Hyren admitted that the chemical properties of chewing gum would actually make it an effective seal, but he had to draw a line on the number of choices somewhere, and few Neopets would consider Blynn’s unconventional solutions. So Blynn scampered away to pretend to be a space marine under her own conditions.

Pharazon was more amiable, and managed to finish eventually, but he agreed that the fiendishly hard Neoadventure would not appeal to the average Neopian. The faerie Draik suggested toning the difficulty down and taking the time to explain the more obscure concepts discussed in the text.

“I would,” Hyren said, “but that would take a whole other adventure in itself. Maybe I’ll write a prequel about basic training.” He looked a little too happy at that proposition.

“Let’s not give him any more ideas,” Pharazon said to me, and I agreed.

Finally, after some tweaking, Hyren submitted his mind-breaking survival story to the Adventure Spotlight.

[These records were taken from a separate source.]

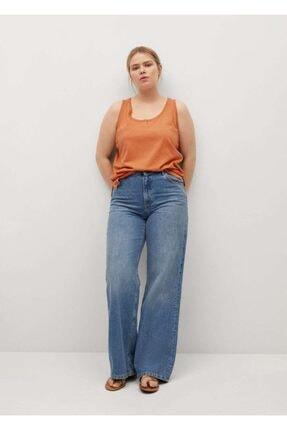 Mango Kadın Turuncu Kalın Askılı Bluz 1
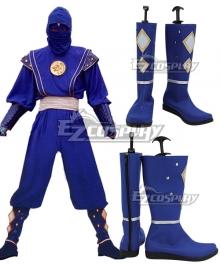 Power Rangers Blue Ninjetti Ranger Blue Cosplay Shoes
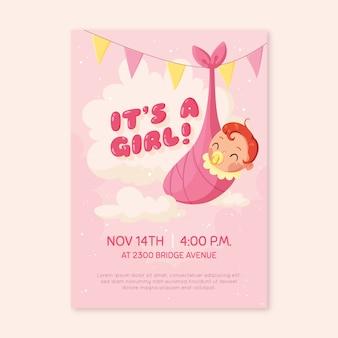 Convite do chuveiro de bebê para menina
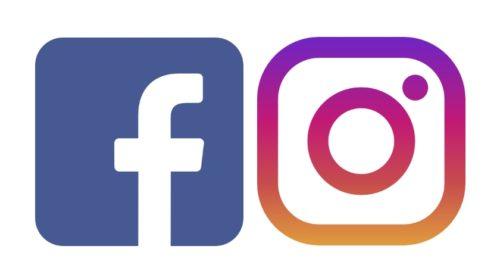 Facebook a Instagram v ČR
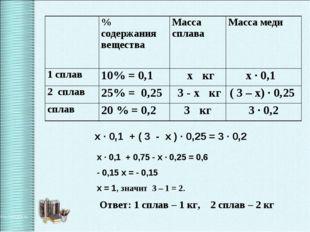 х ∙ 0,1 + ( 3 - х ) ∙ 0,25 = 3 ∙ 0,2 х ∙ 0,1 + 0,75 - х ∙ 0,25 = 0,6 - 0,15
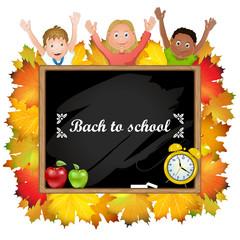 Illustration of children school and  blackboard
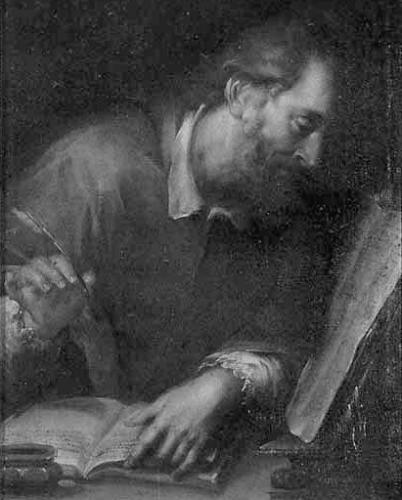 Saint Protasius of Milan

And then we waited.

Well, he waited. I kinda forgot about it because of frosted Uni cookies.

That is, until about two weeks later, when a rather dismayed “What?!” echoed through the halls of my Neohome. As I was sat once again in the library, I looked up from my reading to see Hyren storm toward me, a Neomail clutched in one fist.

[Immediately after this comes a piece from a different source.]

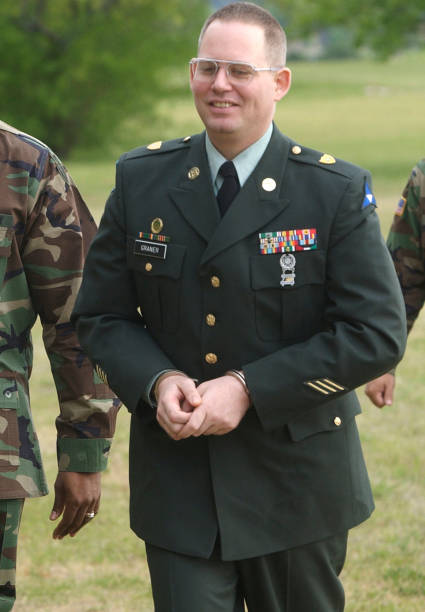 Military Judge Rejects Guilty Plea From Lynndie England ...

“How could they do this to me?!” he groaned. “I worked long and hard on that Neoadventure!”

I put the book aside and gave him a concerned grimace. “What happened? Did it get rejected?”

“No, I think this is worse than rejection,” Hyren grumbled. He un-wadded the paper and read it. “Dear Dark_breed_Hyren: Congratulations! Your Neoadventure Landing at Amnigeddu Eta has won the Adventure Spotlight for excellence in the Comedy category! The judges were highly amused by your unrealistically exaggerated scenarios and the heavy use of irony throughout the entire adventure. We think many Neopians will enjoy your unique brand of dark humour and satire.”

I snorted.

“I submitted it under the Instructional category!” Hyren said.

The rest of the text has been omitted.